Text -
>> start
Time for action—calculating the top scores with a subtransformation

Let's modify the transformation that calculates the top scores to avoid unnecessary duplication of steps:

  1. Under the transformation folder, create a new folder named subtransformations.
  2. Create a new transformation and save it in that new folder with the name scores.ktr.
  3. Expand the Mapping category of steps. Select a Mapping input specification step and drag it to the work area.
  4. Double-click the step and fill it like this:
    Time for action—calculating the top scores with a subtransformation
  5. Add a Sort rows step and use it to sort the score field in descending order.
  6. Add a JavaScript step and type the following code to filter the top 10 rows:
    trans_Status = CONTINUE_TRANSFORMATION;
    if (getProcessCount('r')>10) trans_Status = SKIP_TRANSFORMATION;
    
  7. Add an Add sequence step to add a sequence field named seq.
  8. Finally, add a Mapping output specification step. You will find it in the Mapping category of steps. Your transformation looks like this:
    Time for action—calculating the top scores with a subtransformation
  9. Save the transformation.
  10. Open the transformation top_scores.ktr and save it as top_scores_with_subtransformations.ktr.
  11. Modify the writing stream. Delete all steps except the Text file output step—the Sort rows, JavaScript, Add sequence, and the Select rows steps.
  12. Drag a Mapping (sub-transformation) step to the canvas and put it in the place where all the deleted steps were. You should have this:
    Time for action—calculating the top scores with a subtransformation
  13. Double-click the Mapping step.
  14. In the Mapping transformation frame, select the option named Use a file for the mapping transformation. In the textbox below it, type ${Internal.Transformation.Filename.Directory}/subtransformations/scores.ktr. Select the Input tab, check the Is this the main data path? option, and fill the grid as shown:
    Time for action—calculating the top scores with a subtransformation
  15. Select the Output tab and fill the grid as shown:
    Time for action—calculating the top scores with a subtransformation
  16. Click on OK.
  17. Repeat the steps 11 to 16 for the other streams—reading, speaking, and listening. The only difference is what you put in the Input tab of the Mapping steps—instead of writing, you should put reading, speaking, and listening.

    Note

    Note that you added four Mapping (subtransformation) steps, but you only need one subtransformation file.

  18. The final transformation looks as follows:
    Time for action—calculating the top scores with a subtransformation
  19. Save the transformation.
  20. Press F9 to run the transformation.
  21. Select Minimal logging and click on Launch. The Logging window looks like the following:
    Time for action—calculating the top scores with a subtransformation
  22. The output files should have been generated and should look exactly the same as before. This time let's check the reading_top10.txt file (the names and values may vary depending on the examination files that you appended to the global file):
    Time for action—calculating the top scores with a subtransformation

What just happened?

You took the bunch of steps that calculate the top scores and moved it to a subtransformation. Then, in the main transformation, you simply called the subtransformation four times, each time using a different field.

It's worth saying that the Text file output step could also have been moved to the subtransformation. However, instead of simplifying the work, it would have complicated it. This is because the names of the files are different in each case and, in order to build that name, it would have been necessary to add some extra logic.

Creating and using subtransformations

Subtransformations are, as the named suggests, transformations inside transformations.
>> end
Stored entries
>> start
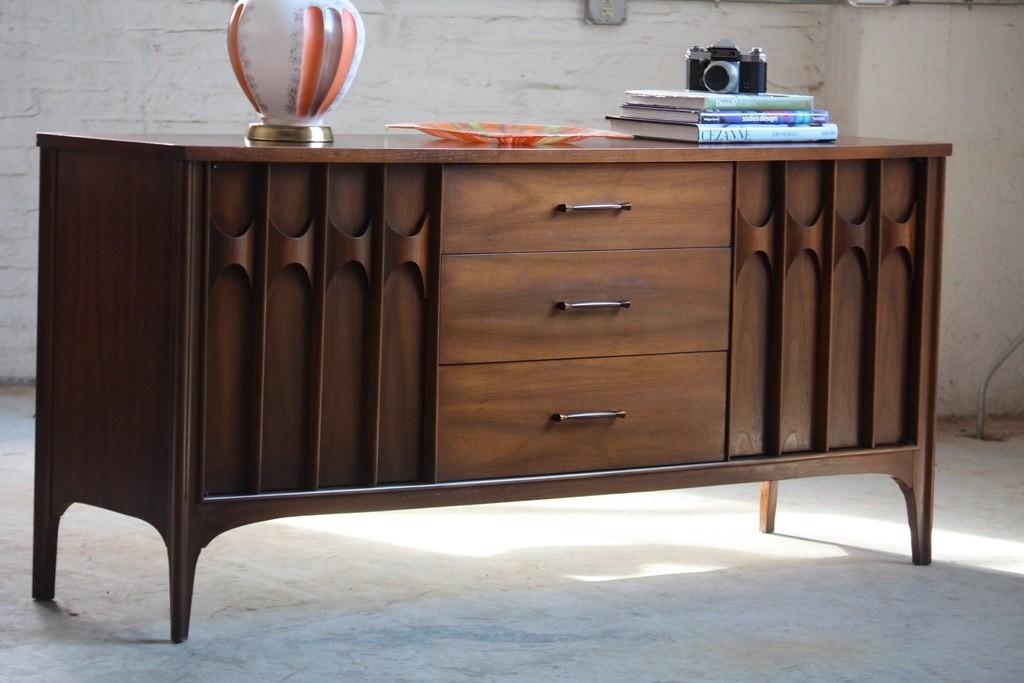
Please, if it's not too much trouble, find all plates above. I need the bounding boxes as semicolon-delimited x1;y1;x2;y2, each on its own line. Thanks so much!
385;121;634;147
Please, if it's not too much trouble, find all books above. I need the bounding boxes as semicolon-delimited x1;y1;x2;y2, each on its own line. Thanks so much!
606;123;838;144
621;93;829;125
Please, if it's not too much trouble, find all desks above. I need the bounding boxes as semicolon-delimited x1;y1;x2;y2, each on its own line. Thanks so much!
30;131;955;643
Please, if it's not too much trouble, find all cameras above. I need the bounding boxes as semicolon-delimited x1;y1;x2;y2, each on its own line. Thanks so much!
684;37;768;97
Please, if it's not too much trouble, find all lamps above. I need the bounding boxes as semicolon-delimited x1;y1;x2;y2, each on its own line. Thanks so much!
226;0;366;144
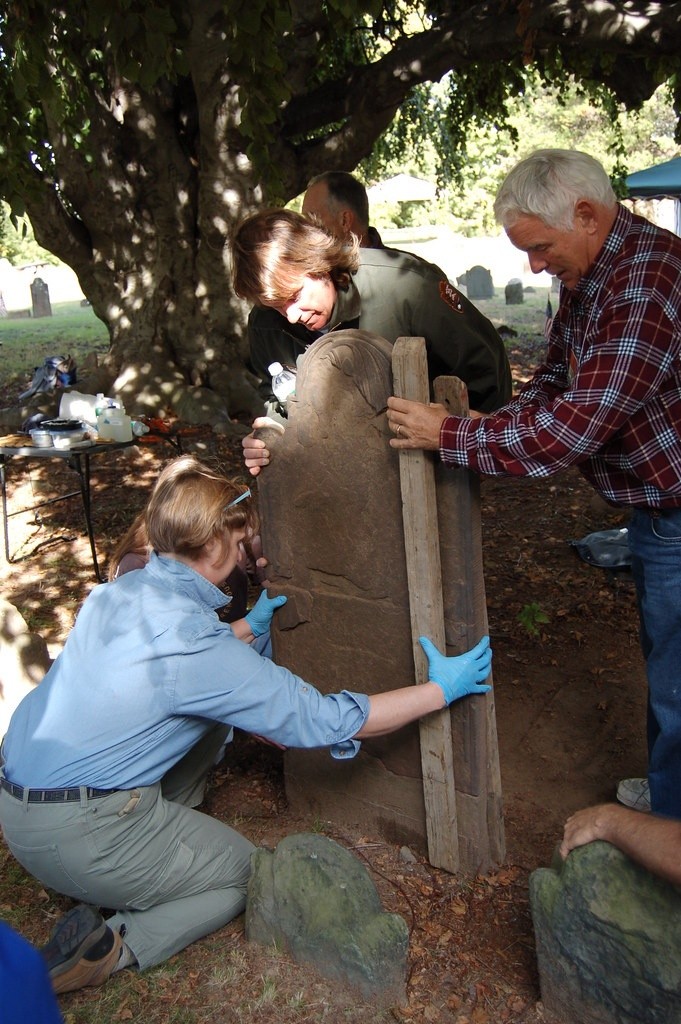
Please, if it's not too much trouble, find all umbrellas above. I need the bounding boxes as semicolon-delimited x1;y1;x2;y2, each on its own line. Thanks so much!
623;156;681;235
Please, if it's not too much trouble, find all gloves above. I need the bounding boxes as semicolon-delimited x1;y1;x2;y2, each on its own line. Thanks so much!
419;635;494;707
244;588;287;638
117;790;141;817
>> end
To be done -
(1) Print the passage from the subtransformation tutorial verbatim, starting with "You took the" and going on through "some extra logic.".
(2) According to the subtransformation tutorial, why would moving the Text file output step into the subtransformation have complicated the work?

The replies -
(1)
You took the bunch of steps that calculate the top scores and moved it to a subtransformation. Then, in the main transformation, you simply called the subtransformation four times, each time using a different field.

It's worth saying that the Text file output step could also have been moved to the subtransformation. However, instead of simplifying the work, it would have complicated it. This is because the names of the files are different in each case and, in order to build that name, it would have been necessary to add some extra logic.

(2) The file names differ in each case, so building each name would have required extra logic.